Essa quantia fabulosa, mostrada pelo economista, indica que dinheiro para a realização das obras necessárias existe. Então, o que falta mesmo é a competência e a honestidade daqueles que se propõem a executá-las.
Quando planejam a obra, aqueles que forem competentes, saberão de quanto vão precisar, farão o cálculo do tempo e de todos os possíveis embaraços, que quem sabe mesmo das coisas, pode prever e assim haverá a possibilidade, se agirem com honestidade, de levar a obra, seja ela qual for, a bom termo. E até se um embaraço maior surgir, o competente saberá providenciar para que a obra siga em frente até o final.
Mas, se no meio do caminho, ou até mesmo antes, faltar honestidade, mesmo o competente, é tentado e trata de apropriar-se indevidamente com "jeitinhos" (o político brasileiro é mestre em "jeitinhos").

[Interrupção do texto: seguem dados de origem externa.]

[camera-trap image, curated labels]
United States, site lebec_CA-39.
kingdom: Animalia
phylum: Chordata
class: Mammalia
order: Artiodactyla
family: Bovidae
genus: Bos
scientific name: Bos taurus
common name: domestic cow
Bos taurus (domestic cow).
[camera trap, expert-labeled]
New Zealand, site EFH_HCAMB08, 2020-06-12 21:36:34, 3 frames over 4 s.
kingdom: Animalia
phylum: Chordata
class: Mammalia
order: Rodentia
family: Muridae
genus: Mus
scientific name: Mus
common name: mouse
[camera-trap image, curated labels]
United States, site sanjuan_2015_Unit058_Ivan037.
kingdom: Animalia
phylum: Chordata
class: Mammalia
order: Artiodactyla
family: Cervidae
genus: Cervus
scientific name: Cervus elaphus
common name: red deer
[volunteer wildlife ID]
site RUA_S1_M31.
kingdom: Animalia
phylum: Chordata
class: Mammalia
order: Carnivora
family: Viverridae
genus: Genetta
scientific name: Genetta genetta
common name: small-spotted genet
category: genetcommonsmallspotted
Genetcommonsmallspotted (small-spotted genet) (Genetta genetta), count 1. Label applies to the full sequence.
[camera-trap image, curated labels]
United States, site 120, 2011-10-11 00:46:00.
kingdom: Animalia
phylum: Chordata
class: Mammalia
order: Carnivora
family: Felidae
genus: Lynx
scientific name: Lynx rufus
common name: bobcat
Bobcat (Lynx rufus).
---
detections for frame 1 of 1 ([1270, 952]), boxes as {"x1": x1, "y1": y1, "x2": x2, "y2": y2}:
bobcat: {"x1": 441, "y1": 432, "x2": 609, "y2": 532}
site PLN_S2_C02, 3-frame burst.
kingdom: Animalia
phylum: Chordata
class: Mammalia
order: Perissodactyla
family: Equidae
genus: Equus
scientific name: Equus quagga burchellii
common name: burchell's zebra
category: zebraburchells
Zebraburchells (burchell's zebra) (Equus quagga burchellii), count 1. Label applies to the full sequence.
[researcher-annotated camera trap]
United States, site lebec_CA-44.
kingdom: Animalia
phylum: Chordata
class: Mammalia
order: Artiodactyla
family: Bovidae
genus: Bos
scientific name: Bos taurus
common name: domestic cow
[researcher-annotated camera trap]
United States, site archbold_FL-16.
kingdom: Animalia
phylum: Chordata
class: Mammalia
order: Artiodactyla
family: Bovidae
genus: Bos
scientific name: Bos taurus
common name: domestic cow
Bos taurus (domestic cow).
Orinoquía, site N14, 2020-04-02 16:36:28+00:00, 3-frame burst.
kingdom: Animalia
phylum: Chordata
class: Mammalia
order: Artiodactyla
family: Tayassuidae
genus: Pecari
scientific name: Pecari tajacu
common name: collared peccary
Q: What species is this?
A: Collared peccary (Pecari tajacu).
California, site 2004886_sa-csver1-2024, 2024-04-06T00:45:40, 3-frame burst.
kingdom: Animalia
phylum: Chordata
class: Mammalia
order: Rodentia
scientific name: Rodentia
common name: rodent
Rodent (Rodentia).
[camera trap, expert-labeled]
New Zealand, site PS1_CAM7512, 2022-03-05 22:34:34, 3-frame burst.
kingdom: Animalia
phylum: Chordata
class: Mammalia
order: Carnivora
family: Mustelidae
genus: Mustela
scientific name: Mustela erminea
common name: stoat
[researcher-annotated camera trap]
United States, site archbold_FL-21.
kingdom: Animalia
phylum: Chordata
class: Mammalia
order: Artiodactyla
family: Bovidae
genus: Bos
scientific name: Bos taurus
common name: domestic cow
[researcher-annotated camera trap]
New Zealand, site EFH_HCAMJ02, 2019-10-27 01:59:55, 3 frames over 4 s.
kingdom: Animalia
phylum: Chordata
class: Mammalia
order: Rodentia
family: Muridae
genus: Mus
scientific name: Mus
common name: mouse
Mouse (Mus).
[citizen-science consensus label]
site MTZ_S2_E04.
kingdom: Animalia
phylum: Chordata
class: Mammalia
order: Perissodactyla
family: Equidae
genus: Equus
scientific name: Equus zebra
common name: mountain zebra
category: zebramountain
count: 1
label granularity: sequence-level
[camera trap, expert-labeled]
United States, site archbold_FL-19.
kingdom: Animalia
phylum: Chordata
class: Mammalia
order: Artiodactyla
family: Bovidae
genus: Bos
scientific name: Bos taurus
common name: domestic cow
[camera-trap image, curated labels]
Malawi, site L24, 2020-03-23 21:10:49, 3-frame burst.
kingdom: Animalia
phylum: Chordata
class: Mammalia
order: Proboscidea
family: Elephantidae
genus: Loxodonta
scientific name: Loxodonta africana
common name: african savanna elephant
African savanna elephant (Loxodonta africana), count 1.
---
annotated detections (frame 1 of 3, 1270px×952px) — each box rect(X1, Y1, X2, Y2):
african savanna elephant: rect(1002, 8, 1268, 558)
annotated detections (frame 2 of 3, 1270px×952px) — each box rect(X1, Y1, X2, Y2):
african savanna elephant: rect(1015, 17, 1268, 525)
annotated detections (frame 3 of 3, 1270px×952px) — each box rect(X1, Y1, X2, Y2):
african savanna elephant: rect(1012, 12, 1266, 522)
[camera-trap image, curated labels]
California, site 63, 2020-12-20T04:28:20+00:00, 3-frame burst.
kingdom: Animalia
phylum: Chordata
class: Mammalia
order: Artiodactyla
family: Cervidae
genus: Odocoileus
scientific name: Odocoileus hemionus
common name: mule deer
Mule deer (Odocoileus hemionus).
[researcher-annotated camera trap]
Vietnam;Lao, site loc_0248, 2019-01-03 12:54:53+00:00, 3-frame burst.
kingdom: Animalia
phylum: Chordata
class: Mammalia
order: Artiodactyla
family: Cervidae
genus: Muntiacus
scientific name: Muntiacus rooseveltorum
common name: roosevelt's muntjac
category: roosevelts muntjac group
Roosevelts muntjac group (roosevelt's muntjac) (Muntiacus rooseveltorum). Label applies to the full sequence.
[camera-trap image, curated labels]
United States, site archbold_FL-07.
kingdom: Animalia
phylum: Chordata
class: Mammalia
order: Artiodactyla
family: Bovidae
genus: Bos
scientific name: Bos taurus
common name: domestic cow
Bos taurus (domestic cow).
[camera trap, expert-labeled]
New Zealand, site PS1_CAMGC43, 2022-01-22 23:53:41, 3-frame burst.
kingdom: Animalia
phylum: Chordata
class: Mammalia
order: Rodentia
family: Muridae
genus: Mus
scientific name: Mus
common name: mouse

Em tempos passados, havia um famoso político de quem diziam: "rouba mas faz", o que é menos prejudicial do que aquele que mesmo roubando não conclui a obra e ainda a sucateia, fazendo perder-se até o pouco que já houvera feito.
Que surjam, se Deus quiser, políticos honestos e empresários competentes para que toda essa dinheirama que pagamos de impostos seja melhor aproveitada, em favor de todos nós, os que pagamos e bem pago, por essas mesmas necessárias obras.